**Directions:**
**1.** List every distinct username that posts in the Kicker L7 thread.
**2.** In the Kicker L7 thread, which two parts did the L7 need when foey picked it up?
**3.** Repeat the passage of the Kicker L7 thread starting with "http://www.reconingspeakers.com/products-p...-12-recone-kit/" and going on through "rebuild for you.".

# Older model Kicker L7



## foey (Feb 4, 2002)

Picked up an L7 from the homie. Needed a new spider, and pigtails. 










found this, was doing some research and found Kicker only has recones for the Sold X's, this is an aftermarket recone. 

http://www.reconingspeakers.com/products-p...-12-recone-kit/

will it work? no?


----------



## 79 cutty (Sep 27, 2005)

Unfortunately I don't think so. Solo X is a completely different sub for the most part. Basically the only thing you can do is contact Kicker and see if they can rebuild for you.

although in the picture it looks awfully close. But for $70 you could almost just buy a new Kicker Square.


----------



## foey (Feb 4, 2002)

damn, think I can use the motor for an off sub build?


----------



## 79 cutty (Sep 27, 2005)

Can always use the motor for something.....not sure you would have good luck with the basket though.


----------



## foey (Feb 4, 2002)

> _Originally posted by 79 cutty_@Jan 26 2011, 02:50 PM~19704041
> *Can always use the motor for something.....not sure you would have good luck with the basket though.
> *


that's cool. as long as I can use this still. Was thinking of making a sub anyhow, now I just need a basket and a recone. :biggrin:


----------



## baggedout81 (Jan 5, 2009)

You can use it as a wheel chalk


----------

**Source data:**
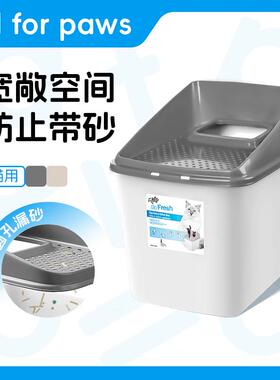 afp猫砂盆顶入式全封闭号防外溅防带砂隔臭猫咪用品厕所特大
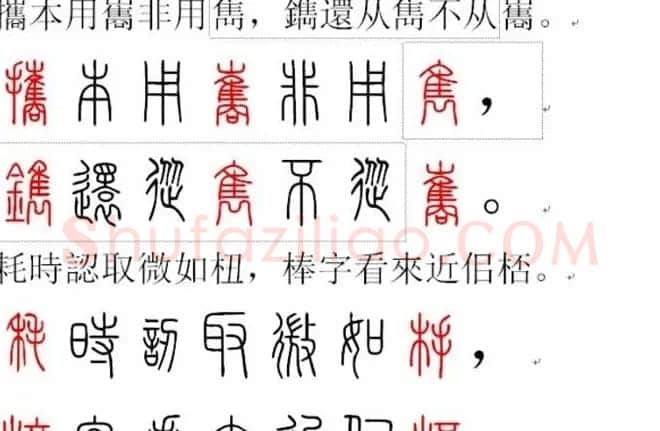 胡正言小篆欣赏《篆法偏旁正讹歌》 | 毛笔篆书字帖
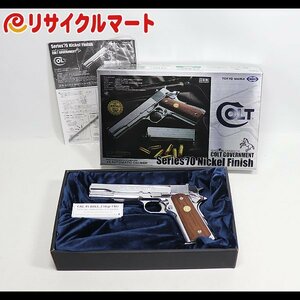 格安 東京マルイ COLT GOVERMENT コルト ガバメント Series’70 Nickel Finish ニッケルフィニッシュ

**Results for the exercise:**
**1.** foey, 79 cutty, baggedout81

**2.** A new spider and pigtails.

**3.**
http://www.reconingspeakers.com/products-p...-12-recone-kit/

will it work? no?


----------



## 79 cutty (Sep 27, 2005)

Unfortunately I don't think so. Solo X is a completely different sub for the most part. Basically the only thing you can do is contact Kicker and see if they can rebuild for you.